New York, July 30, 2009--After more than a month of detention, several journalists may face trial beginning on Saturday on charges of "sending pictures to enemy media." Three documentary filmmakers were arrested today, bringing the total of journalists currently held in Iranian jails to 42, the highest count in the world.
The journalists are expected to be among 20 unnamed defendants tried on an array of charges, according to a government statement posted by the semi-official Fars News agency. All were arrested in the aftermath of the disputed June 12 presidential elections.
The official Iranian News Agency (IRNA) reported on Wednesday that photographers Majid Saeedi and Satyar Emami confessed to taking pictures and sending them to "enemy [news] agencies." Few details are available about Emami, who was arrested on July 9. Security forces arrested Saeedi, a photographer for several local newspapers and the global photo agency Getty Images, on July 10. Getty has more than 300 photographers working around the world and has offices in Gaza, Islamabad, London, Tokyo, and Iraq, among other countries.
"Majid Saeedi is a well-regarded photojournalist who was simply recording the reality he observed and distributing his photos through a global news agency recognized for its nonpartisan coverage of world events," said CPJ Executive Director Joel Simon. "We are gravely concerned that Saeedi, Satyar Emami, and the many other journalists in jail could be put on trial merely for doing their jobs."

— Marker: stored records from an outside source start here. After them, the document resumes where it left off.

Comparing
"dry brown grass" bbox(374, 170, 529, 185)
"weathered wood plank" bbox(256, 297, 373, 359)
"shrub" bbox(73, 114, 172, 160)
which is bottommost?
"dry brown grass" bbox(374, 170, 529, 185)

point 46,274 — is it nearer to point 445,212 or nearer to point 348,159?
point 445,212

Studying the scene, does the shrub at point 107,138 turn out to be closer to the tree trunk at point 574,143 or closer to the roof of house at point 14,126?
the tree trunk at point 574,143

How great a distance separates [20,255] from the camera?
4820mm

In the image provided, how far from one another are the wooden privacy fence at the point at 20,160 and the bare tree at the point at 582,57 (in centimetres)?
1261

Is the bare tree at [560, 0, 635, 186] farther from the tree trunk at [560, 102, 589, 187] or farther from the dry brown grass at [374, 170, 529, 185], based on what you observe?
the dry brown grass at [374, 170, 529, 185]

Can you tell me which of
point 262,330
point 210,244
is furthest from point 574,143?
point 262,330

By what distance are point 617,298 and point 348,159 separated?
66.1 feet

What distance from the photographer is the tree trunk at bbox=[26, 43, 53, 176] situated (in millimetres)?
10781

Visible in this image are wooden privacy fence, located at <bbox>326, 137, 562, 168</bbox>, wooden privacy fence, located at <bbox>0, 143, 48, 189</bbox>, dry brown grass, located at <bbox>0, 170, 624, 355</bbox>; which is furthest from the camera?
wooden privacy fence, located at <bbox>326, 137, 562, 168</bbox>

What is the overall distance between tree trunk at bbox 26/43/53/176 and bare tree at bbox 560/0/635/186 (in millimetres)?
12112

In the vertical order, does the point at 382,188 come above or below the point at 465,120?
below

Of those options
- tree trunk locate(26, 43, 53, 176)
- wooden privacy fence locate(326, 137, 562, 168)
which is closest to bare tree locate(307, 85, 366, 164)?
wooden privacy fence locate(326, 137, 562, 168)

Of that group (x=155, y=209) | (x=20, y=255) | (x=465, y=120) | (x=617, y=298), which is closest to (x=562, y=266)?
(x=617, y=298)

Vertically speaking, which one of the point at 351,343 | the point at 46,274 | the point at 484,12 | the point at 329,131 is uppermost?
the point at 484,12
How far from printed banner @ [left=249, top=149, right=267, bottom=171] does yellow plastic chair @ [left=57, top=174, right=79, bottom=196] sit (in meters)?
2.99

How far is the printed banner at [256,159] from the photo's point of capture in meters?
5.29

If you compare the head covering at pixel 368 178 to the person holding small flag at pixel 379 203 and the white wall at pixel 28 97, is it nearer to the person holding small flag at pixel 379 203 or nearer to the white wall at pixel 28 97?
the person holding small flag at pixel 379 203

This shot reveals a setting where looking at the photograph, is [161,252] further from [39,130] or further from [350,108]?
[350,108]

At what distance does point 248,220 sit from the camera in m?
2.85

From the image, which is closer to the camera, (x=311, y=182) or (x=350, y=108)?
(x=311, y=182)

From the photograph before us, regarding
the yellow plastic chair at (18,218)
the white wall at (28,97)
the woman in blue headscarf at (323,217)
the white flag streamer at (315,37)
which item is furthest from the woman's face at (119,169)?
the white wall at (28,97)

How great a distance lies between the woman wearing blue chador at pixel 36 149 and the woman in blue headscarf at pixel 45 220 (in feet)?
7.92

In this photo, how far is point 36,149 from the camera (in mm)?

A slideshow of Saeedi's images from Iran can be seen here.
On June 30, Fars News agency posted an 11-page "confession" from detained Newsweek reporter Maziar Bahari in which he allegedly said he participated in "promoting a color revolution." Bahari was arrested on June 21 in Tehran. More than 100 journalists representing 47 countries have sent a petition to the Iranian authorities calling for Bahari's release.
In another development, police arrested at least three documentary filmmakers today when thousands of people gathered at Behesht-e-Zahra cemetery to commemorate the killing of Neda Agha-Soltan, a protester shot in the aftermath of the disputed June 12 election, according to international news reports. Police detained filmmakers Jafar Panahi, Mahnaz Mohammadi, and Rookhsare Ghaem Ghami, according to multiple news reports. The BBC Persian service reported that police also arrested Panahi's wife and child, whose age was not mentioned.
Earlier this week, Korosh Javan, a freelance photographer, was released, CPJ has learned today. Javan was arrested on July 9. On Tuesday, authorities released on bail Shadi Sadr, a journalist, lawyer, and activist, who was arrested on July 17. Sadr is an editor for the Women in Iran, the Web site for a local women's rights group.
Iran has confirmed that it is holding 150 people arrested after the election, according to the U.K.'s Guardian newspaper. Other sources cite higher numbers. At least 36 journalists arrested since the crackdown are currently in jail. An additional six journalists were already imprisoned prior to the elections.